DATA FOR THIS EXERCISE ▸
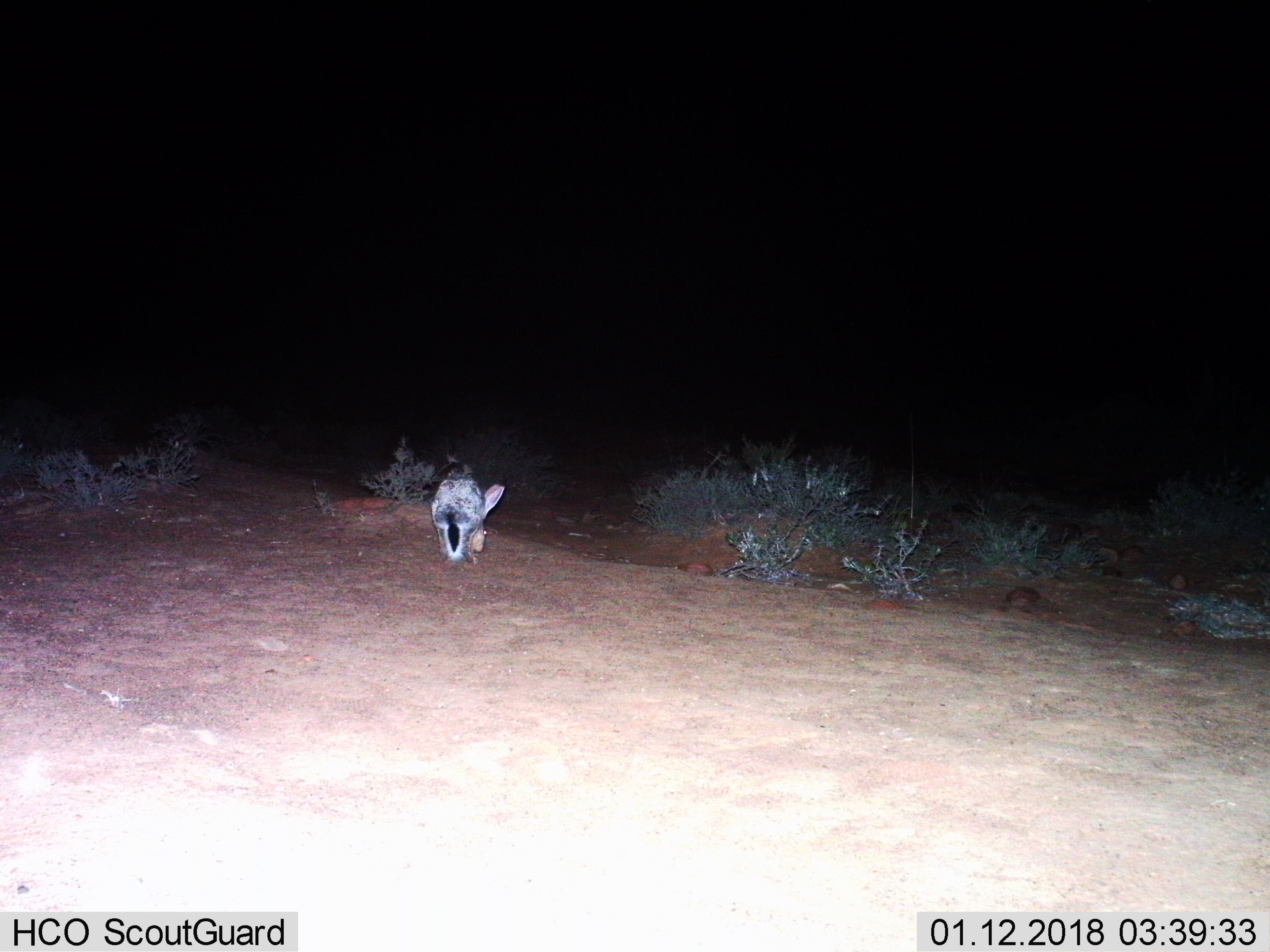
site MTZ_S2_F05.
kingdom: Animalia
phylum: Chordata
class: Mammalia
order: Lagomorpha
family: Leporidae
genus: Lepus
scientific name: Lepus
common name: hare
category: hareunknown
Hareunknown (hare) (Lepus), count 1. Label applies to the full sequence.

YOUR TASK ▸
Make an exact copy of the records above. Keep out every picture.

EXERCISE ANSWER ▸
site MTZ_S2_F05.
kingdom: Animalia
phylum: Chordata
class: Mammalia
order: Lagomorpha
family: Leporidae
genus: Lepus
scientific name: Lepus
common name: hare
category: hareunknown
Hareunknown (hare) (Lepus), count 1. Label applies to the full sequence.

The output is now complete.